◆ Selection
Visualization

In this tutorial we're going to learn how to:

  • Read in data tables (the easy way!)
  • Select different samples from the data set
  • Make figures to visualize the data

Reading in data

Often, you will be given data in the form of an ASCII table. This table will have multiple rows that indicate a star, or a galaxy, or a particle in a simulation, and the columns indicate different properties for the object such as its ID, brightness, mass, or distance. Before we can select different samples of objects to study, we need to read in this data. There are many ways to do this in Python: numpy, pandas, and astropy are commonly used packages.

Let's first import these packages. Again, use CTRL-ENTER to execute each cell.


In [ ]:
import numpy as np
import pandas as pd
from astropy.io import ascii

Let's start with an example of reading in data into a Pandas DataFrame. Just as a numpy array is like a python list with extra super-powers, you can think of a Pandas DataFrame as an augmented numpy array with extra member functions to help you work with the data.

The data we will be using in this notebook should have been downloaded with the rest of the package into a "data" folder, so we use this for the file's location (e.g., your Downloads folder) in the next command. If the file isn't there, you'll get an error.


In [ ]:
data1=pd.read_csv('data/SNIa_DM.dat',delim_whitespace=True, skiprows=4)

Note that we had to tell Pandas to skip the first 4 rows (comments) and use white-space (spaces and tabs) to delimit the columns.

We can now look at the properties of data1. Such as its dimensions:


In [ ]:
print(data1.shape)

There are 277 rows and 5 columns. What are the names of the columns?


In [ ]:
print(data1.columns.values)

And what if we want to peak at all of the properties of the first 5 SN? Pandas DataFrames act just like arrays in this respect. Use the numpy array slicing you learned in our last tutorial to print out only the first 5 rows of data1.


In [ ]:

If you want to look at the entries for a specific row, or using something more complicated than a slice (e.g., an index array), you need to use the iloc attribute of a Pandas DataFrame.


In [ ]:
print(data1.iloc[5])

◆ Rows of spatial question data
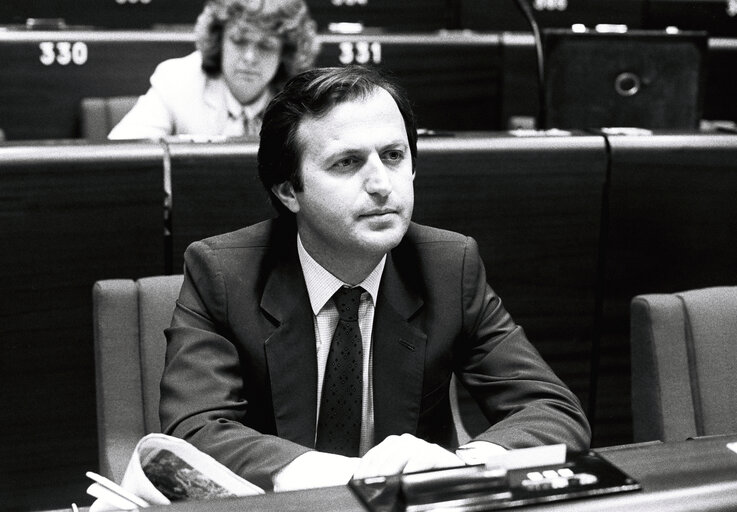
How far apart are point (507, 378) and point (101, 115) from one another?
6.58ft

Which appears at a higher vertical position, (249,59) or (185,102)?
(249,59)

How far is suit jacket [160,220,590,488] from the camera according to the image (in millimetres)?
1421

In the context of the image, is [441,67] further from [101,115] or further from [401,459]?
[401,459]

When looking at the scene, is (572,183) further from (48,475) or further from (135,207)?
(48,475)

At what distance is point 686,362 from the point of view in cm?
162

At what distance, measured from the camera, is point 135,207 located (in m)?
1.99

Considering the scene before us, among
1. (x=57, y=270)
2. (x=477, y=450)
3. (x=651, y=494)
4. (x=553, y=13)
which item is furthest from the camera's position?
(x=553, y=13)

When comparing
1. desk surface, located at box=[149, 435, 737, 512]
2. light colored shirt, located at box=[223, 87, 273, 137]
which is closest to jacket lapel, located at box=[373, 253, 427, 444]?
Result: desk surface, located at box=[149, 435, 737, 512]

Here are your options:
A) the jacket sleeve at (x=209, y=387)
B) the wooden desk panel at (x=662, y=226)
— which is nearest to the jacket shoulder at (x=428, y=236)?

◆ What you will do
(A) Reproduce the stretch of the data-reading tutorial from "And what if" through "rows of data1.", word for word.
(B) Repeat the lines of the listing word for word, from the line containing "How far is suit" through the end of the listing.

◆ Worked solutions
(A)
And what if we want to peak at all of the properties of the first 5 SN? Pandas DataFrames act just like arrays in this respect. Use the numpy array slicing you learned in our last tutorial to print out only the first 5 rows of data1.

(B)
How far is suit jacket [160,220,590,488] from the camera according to the image (in millimetres)?
1421

In the context of the image, is [441,67] further from [101,115] or further from [401,459]?
[401,459]

When looking at the scene, is (572,183) further from (48,475) or further from (135,207)?
(48,475)

At what distance is point 686,362 from the point of view in cm?
162

At what distance, measured from the camera, is point 135,207 located (in m)?
1.99

Considering the scene before us, among
1. (x=57, y=270)
2. (x=477, y=450)
3. (x=651, y=494)
4. (x=553, y=13)
which item is furthest from the camera's position?
(x=553, y=13)

When comparing
1. desk surface, located at box=[149, 435, 737, 512]
2. light colored shirt, located at box=[223, 87, 273, 137]
which is closest to jacket lapel, located at box=[373, 253, 427, 444]?
Result: desk surface, located at box=[149, 435, 737, 512]

Here are your options:
A) the jacket sleeve at (x=209, y=387)
B) the wooden desk panel at (x=662, y=226)
— which is nearest to the jacket shoulder at (x=428, y=236)?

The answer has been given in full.